Work instructions. Count the lines in the listing below that contain the string "instances" and reply with that number alone.

Dataset excerpts.
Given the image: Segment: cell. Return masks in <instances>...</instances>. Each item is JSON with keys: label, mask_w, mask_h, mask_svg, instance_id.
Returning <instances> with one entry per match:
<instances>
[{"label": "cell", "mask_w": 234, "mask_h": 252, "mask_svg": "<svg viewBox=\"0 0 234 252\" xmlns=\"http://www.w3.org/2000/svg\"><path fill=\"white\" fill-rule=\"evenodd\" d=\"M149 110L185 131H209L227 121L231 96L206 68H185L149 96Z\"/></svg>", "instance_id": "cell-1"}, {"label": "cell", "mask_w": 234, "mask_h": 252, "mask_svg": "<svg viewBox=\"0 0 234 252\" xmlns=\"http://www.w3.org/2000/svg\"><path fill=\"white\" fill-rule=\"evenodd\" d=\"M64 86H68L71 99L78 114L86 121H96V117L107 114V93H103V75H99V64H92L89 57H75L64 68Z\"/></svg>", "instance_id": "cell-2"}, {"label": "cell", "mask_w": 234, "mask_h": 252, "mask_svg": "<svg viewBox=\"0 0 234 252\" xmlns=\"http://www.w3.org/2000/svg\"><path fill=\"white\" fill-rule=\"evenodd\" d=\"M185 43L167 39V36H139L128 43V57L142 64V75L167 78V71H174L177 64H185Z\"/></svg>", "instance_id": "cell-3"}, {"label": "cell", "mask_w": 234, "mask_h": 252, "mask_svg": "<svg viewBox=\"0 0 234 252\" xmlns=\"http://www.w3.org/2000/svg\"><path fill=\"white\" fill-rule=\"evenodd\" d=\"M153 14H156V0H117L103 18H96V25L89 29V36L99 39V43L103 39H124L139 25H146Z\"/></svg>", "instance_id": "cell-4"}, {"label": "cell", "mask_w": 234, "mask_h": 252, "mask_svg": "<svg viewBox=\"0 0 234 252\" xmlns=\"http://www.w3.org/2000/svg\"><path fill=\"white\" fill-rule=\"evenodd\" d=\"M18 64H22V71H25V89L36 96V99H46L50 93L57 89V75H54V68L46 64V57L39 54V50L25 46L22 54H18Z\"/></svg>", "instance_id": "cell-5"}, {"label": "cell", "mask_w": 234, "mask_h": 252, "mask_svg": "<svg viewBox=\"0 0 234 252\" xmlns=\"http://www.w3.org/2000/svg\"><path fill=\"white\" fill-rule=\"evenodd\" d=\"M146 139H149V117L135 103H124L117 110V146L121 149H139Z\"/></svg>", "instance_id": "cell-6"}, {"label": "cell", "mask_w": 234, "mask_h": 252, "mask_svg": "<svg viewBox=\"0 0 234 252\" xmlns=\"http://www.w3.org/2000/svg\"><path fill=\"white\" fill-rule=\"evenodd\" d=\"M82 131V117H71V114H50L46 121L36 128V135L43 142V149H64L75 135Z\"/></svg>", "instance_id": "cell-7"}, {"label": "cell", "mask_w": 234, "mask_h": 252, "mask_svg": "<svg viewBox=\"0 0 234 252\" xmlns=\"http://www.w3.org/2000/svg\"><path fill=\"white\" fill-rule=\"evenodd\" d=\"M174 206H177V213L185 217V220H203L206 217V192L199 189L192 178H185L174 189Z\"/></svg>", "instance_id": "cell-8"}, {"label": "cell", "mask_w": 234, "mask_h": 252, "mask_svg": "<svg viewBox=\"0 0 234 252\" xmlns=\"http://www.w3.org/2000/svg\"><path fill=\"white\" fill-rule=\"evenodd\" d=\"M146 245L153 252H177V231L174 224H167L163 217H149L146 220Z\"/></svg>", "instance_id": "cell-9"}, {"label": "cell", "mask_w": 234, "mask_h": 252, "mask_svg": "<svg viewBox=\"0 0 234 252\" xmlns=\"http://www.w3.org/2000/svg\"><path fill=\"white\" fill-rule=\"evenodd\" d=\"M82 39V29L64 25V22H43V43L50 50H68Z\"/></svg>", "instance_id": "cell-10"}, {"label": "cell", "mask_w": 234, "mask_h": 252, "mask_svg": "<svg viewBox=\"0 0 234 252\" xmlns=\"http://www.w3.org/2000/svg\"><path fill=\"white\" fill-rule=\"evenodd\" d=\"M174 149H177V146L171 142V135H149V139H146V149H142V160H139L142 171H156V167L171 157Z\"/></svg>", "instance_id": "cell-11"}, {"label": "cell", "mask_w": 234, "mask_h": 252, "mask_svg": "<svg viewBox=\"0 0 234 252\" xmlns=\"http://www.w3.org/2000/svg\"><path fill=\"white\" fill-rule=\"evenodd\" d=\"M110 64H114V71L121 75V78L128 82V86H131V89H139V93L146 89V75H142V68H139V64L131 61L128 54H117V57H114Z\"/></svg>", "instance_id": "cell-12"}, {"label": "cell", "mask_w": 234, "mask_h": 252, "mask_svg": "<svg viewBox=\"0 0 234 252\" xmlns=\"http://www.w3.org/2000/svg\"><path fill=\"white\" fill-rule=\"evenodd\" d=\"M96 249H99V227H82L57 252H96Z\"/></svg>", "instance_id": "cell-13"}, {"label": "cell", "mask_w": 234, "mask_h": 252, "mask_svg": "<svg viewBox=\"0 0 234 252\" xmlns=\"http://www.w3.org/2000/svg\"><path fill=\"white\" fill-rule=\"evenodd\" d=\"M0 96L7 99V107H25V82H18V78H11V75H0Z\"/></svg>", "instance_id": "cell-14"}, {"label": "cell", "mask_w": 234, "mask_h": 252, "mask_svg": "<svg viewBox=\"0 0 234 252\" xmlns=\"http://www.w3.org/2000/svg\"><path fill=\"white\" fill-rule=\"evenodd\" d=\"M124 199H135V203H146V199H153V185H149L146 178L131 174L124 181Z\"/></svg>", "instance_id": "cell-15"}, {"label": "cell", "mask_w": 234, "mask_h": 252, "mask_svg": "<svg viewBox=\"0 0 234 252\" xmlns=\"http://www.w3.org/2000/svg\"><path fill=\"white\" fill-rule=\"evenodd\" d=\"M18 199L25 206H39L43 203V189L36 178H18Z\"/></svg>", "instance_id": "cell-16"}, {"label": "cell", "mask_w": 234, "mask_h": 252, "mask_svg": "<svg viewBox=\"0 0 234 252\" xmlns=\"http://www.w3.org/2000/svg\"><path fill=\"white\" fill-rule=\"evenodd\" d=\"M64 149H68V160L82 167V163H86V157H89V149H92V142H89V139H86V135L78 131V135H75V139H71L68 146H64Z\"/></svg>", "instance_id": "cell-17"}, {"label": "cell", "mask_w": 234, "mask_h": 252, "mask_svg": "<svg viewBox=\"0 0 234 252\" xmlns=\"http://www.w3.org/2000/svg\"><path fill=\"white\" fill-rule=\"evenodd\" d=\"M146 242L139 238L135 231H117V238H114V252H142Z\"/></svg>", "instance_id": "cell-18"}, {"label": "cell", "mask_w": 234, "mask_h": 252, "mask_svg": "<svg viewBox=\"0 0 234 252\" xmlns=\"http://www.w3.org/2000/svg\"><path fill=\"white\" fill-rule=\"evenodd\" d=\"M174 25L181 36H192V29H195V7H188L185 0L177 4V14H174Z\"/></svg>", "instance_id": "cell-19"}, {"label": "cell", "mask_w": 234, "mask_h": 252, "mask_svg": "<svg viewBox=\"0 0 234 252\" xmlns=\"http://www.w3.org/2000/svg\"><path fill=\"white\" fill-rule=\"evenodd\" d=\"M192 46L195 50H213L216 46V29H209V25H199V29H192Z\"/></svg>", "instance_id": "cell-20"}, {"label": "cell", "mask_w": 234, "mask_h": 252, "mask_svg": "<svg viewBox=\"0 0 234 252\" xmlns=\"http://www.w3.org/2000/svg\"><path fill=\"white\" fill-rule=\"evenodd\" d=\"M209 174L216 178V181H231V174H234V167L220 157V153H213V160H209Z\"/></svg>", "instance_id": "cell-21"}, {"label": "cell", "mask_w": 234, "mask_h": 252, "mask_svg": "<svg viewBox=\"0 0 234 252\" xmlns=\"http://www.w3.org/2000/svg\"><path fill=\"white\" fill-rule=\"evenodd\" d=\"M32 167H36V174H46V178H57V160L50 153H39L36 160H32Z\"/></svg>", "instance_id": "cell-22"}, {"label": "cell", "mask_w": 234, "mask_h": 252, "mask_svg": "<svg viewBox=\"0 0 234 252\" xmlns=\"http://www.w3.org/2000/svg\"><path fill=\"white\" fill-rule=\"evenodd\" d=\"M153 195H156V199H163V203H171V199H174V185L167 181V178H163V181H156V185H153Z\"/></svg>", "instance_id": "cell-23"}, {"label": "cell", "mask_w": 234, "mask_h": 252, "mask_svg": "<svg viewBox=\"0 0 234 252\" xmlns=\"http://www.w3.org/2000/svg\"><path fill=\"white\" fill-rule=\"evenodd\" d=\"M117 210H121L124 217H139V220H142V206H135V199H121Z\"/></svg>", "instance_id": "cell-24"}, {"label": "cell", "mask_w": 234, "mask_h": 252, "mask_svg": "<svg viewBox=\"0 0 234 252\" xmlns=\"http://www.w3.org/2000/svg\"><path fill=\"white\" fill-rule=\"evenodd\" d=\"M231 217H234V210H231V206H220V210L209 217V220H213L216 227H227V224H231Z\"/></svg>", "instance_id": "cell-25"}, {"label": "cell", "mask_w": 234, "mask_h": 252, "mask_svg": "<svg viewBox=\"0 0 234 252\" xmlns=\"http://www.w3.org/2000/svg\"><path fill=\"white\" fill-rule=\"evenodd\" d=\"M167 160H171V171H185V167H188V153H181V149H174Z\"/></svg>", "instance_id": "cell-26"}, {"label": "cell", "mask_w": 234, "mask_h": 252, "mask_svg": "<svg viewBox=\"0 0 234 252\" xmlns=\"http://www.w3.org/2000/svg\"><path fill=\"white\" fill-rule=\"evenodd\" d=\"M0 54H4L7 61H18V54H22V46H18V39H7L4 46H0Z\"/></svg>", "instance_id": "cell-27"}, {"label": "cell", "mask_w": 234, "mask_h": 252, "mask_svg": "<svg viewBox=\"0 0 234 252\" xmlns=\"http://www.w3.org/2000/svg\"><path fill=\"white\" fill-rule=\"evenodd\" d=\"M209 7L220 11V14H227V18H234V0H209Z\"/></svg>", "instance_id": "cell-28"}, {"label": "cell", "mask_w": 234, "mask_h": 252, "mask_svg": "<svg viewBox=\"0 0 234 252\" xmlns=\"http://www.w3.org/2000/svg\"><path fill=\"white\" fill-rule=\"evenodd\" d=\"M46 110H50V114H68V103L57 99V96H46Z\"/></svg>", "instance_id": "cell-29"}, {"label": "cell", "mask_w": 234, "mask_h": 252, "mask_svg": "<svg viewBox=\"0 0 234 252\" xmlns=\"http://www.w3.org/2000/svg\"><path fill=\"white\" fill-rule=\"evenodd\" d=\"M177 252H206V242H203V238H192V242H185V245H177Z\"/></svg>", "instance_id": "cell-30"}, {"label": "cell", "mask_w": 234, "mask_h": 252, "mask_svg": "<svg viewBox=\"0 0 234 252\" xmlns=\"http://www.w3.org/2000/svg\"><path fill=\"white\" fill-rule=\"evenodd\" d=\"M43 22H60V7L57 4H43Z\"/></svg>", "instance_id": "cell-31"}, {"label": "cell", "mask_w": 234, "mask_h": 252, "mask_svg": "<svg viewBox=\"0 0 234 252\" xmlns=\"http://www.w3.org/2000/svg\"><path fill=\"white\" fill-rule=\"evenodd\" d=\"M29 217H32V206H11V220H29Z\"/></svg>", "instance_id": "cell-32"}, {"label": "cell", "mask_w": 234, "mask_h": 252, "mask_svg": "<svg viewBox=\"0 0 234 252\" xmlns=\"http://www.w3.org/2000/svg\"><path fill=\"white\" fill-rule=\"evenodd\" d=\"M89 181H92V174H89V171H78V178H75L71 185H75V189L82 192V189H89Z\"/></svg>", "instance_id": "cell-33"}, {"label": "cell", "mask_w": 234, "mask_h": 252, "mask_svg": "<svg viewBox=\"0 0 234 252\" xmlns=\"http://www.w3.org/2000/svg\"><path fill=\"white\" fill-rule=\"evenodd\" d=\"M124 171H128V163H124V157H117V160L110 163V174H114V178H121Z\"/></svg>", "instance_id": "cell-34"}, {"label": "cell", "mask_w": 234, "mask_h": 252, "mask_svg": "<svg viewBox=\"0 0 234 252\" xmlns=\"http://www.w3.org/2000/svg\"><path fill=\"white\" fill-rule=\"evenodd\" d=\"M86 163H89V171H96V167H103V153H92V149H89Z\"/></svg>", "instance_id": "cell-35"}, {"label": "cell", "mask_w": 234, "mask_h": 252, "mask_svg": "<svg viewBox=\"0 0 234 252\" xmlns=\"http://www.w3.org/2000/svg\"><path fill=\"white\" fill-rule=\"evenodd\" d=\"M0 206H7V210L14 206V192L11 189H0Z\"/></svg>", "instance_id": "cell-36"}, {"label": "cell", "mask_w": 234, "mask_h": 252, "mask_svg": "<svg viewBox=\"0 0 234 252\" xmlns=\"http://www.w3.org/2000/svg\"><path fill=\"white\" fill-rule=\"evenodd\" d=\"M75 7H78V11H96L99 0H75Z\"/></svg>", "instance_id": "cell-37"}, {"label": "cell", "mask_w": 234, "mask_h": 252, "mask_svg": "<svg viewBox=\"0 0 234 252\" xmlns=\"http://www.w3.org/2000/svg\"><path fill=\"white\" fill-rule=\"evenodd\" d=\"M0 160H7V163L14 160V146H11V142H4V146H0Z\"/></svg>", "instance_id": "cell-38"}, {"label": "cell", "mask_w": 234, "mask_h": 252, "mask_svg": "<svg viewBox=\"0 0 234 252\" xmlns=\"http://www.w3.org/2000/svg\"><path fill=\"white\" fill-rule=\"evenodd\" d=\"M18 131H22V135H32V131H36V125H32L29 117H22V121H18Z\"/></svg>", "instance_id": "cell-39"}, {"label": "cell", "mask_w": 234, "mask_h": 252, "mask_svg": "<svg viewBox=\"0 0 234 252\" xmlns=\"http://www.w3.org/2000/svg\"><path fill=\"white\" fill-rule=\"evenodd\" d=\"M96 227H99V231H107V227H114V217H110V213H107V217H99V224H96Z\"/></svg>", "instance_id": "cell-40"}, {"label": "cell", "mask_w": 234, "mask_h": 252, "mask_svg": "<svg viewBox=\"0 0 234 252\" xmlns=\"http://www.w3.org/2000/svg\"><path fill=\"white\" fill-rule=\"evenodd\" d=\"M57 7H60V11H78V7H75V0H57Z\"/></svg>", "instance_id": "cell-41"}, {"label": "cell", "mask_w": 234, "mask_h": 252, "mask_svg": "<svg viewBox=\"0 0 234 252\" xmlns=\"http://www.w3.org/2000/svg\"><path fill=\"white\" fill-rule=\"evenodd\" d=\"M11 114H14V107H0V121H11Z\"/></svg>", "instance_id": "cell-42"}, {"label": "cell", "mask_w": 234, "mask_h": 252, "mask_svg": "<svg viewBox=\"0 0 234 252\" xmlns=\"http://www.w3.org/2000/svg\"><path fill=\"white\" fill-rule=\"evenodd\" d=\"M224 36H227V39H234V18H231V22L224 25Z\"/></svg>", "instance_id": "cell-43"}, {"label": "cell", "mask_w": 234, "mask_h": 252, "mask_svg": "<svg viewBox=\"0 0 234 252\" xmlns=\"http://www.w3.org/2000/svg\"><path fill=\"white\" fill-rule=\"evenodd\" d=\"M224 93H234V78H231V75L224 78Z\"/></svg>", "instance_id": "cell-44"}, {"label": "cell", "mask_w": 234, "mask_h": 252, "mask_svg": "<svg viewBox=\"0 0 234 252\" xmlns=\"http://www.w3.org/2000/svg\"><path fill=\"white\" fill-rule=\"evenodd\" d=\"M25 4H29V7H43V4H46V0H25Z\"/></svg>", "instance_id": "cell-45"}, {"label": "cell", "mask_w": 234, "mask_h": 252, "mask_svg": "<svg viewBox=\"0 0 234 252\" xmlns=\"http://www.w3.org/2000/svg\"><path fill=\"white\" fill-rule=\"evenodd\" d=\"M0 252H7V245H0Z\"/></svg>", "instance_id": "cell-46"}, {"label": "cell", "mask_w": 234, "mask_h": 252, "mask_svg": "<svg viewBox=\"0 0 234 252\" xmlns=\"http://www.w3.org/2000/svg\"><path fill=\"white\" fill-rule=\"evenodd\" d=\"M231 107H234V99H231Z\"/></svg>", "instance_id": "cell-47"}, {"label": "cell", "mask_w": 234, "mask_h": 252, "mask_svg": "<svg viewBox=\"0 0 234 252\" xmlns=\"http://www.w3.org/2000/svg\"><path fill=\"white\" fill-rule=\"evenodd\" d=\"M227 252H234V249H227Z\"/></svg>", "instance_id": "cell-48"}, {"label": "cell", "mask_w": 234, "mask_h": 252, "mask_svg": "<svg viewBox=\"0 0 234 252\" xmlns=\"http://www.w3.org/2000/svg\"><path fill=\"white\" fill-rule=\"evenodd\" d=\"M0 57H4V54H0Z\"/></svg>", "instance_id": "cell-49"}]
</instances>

Answer for the task. 4